The film “9” is the story of nine puppets given the soul of a scientist to help defeat the evil that ended our world as we know it.
The film has the action of “Terminator,” but instead of robots there’s dolls. The expressions they all give evoke the same sense as “Wall-E” in that they appear more human than the humans in the movie.
This isn’t a movie that tries to pretend it has a deep profound story, because it doesn’t need to. The visuals are the story; they are what makes this worth seeing.
The characters are all archetypes in what an audience would expect to see but they are also part of the same “creator,” so there is a strength and weakness to each of them.
The delight in watching this movie is the audio-visual rush it gives. The action is staged better than most live action movies (Michael Bay could learn a thing or two).
The art design is unlike anything I’ve seen. There are bits and pieces of everything from “Wall-E” to “Terminator” to the “Chancellor” and his huge red banners that adorn everything before the revolution.
The sound was loud and precise. For those worried that all animated movies have to feature obnoxious characters who spout lame catchphrases, characters speak when the movie requires it and let the adventure speak for itself.

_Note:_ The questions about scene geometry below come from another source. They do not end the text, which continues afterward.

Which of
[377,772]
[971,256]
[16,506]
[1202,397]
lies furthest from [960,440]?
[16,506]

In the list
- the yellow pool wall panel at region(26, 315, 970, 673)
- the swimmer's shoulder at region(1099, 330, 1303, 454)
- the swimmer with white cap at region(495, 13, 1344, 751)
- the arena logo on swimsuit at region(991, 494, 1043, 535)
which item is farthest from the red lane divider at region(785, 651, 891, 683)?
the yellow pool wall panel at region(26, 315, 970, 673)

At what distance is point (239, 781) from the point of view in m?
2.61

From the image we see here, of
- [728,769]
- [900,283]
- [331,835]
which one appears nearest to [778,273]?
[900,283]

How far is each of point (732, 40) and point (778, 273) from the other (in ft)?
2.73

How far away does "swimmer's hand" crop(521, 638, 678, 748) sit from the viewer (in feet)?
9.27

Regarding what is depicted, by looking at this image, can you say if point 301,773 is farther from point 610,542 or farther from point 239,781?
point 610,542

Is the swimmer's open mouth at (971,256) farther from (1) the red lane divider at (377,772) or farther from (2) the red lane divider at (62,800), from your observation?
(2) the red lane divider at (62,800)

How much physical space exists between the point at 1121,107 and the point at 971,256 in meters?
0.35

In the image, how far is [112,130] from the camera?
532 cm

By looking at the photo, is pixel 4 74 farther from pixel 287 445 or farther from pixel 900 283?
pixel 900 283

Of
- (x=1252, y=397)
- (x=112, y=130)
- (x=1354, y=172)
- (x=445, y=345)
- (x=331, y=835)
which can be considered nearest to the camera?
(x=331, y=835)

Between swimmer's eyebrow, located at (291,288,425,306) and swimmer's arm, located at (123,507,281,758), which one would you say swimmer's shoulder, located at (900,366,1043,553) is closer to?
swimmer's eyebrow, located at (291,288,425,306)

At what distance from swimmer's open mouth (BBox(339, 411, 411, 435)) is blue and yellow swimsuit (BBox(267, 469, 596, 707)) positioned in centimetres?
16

The plot is almost unfortunately unoriginal. The characters don’t have much time to develop, so it’s not a big loss to see some of them go.
The movie isn’t character driven, which many people may expect from an animated film. The overall execution of the film may remind some of “Wall-E” and Tim Burton’s “The Nightmare Before Christmas,” which both told much of the story through visuals.
Director Shane Acker brings the viewer’s in with visuals of the film. With the help of visionary filmmakers Tim Burton (“Batman” and “Batman Returns”) and Timur Bekmambetov (“Wanted”), Acker produces a stunning work that is much darker in tone but no less worth watching.
It won’t leave audiences thinking, but I doubt few people will say they didn’t enjoy it. This film maybe animated but it isn’t a children’s film.
Like most, this film isn’t an original plot, but what make this film worth seeing is the spectacular visuals and the animated action.